Text block Start Marker
What To Know Today
Away from the headlines, police shootings take their toll in rural communities. The Marshall Project and the Kentucky Center for Investigative Reporting analyzed data from The Washington Post’s police shootings database and, in a story published in partnership with The New York Times, found that about 1,200 people were fatally shot by police in rural areas from 2015 through 2020. That compares to 2,100 police shooting deaths in cities in the same period. And while deadly police shootings declined overall in that period, rural areas saw a slower decline (9 percent down over five years) than urban ones (19 percent). Notable differences: Unlike in urban police shootings, where 37 percent of people fatally shot by police are Black, two-thirds of police shooting fatalities in rural areas were white victims, and Black victims made up only 10 percent of rural deaths. Since white people make up the majority of rural populations in most states, that seems to track — except that in some states, Black people were killed in numbers disproportionate to their percentage of the population. The reporters call out Louisiana as a stark example, given that Black people make up about 20 percent of its rural population, but 37 percent of rural police shooting deaths. The agency with the most fatal shootings in a rural area since 2015? The Kentucky State Police, which shot and killed 33 people. As in urban police shootings, most people shot in rural Kentucky were men, a majority had drug or mental health histories, and shootings were concentrated in poorer areas.
Spreading the word that stimulus funds can be used for street outreach hazard pay. A brief from the Alliance for Safety and Justice lays out the ways for state and local governments to get extra money for violence interrupters and other “essential” workers. Referring to Treasury Department interim guidance on how officials can use hundreds of billions from the American Rescue Plan, the brief points out that nonprofit direct service providers who did essential work during the pandemic can be eligible for extra pay — $13 per hour, or up to $25,000 more per essential worker. Related: Last year, we reported on how violence interrupters and other outreach workers were pulling double duty to confront spiking violence and the pandemic. This May, outreach workers told us how difficult it is to get by on their often-meager wages.
Text block End Marker
Collected data Start Marker
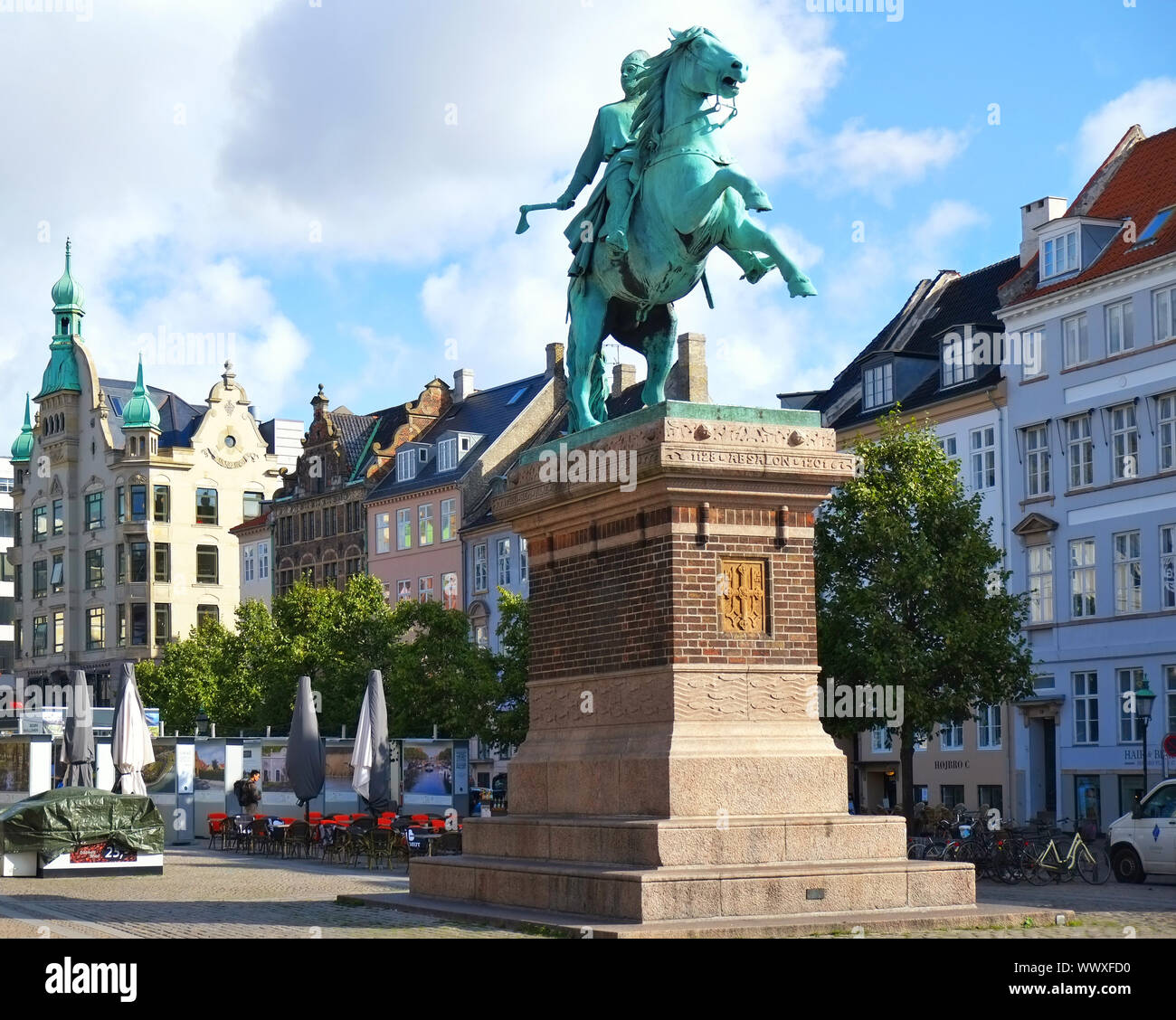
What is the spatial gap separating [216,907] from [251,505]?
258ft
Collected data End Marker
What you will do:
**a)** From the news roundup, return the passage that begins at the words "Spreading the word" and stops after "their often-meager wages.", copied without any changes.
**b)** According to the news roundup, which agency had the most fatal shootings in a rural area since 2015?

Numbered responses:
**a)**
Spreading the word that stimulus funds can be used for street outreach hazard pay. A brief from the Alliance for Safety and Justice lays out the ways for state and local governments to get extra money for violence interrupters and other “essential” workers. Referring to Treasury Department interim guidance on how officials can use hundreds of billions from the American Rescue Plan, the brief points out that nonprofit direct service providers who did essential work during the pandemic can be eligible for extra pay — $13 per hour, or up to $25,000 more per essential worker. Related: Last year, we reported on how violence interrupters and other outreach workers were pulling double duty to confront spiking violence and the pandemic. This May, outreach workers told us how difficult it is to get by on their often-meager wages.

**b)** The Kentucky State Police, which shot and killed 33 people.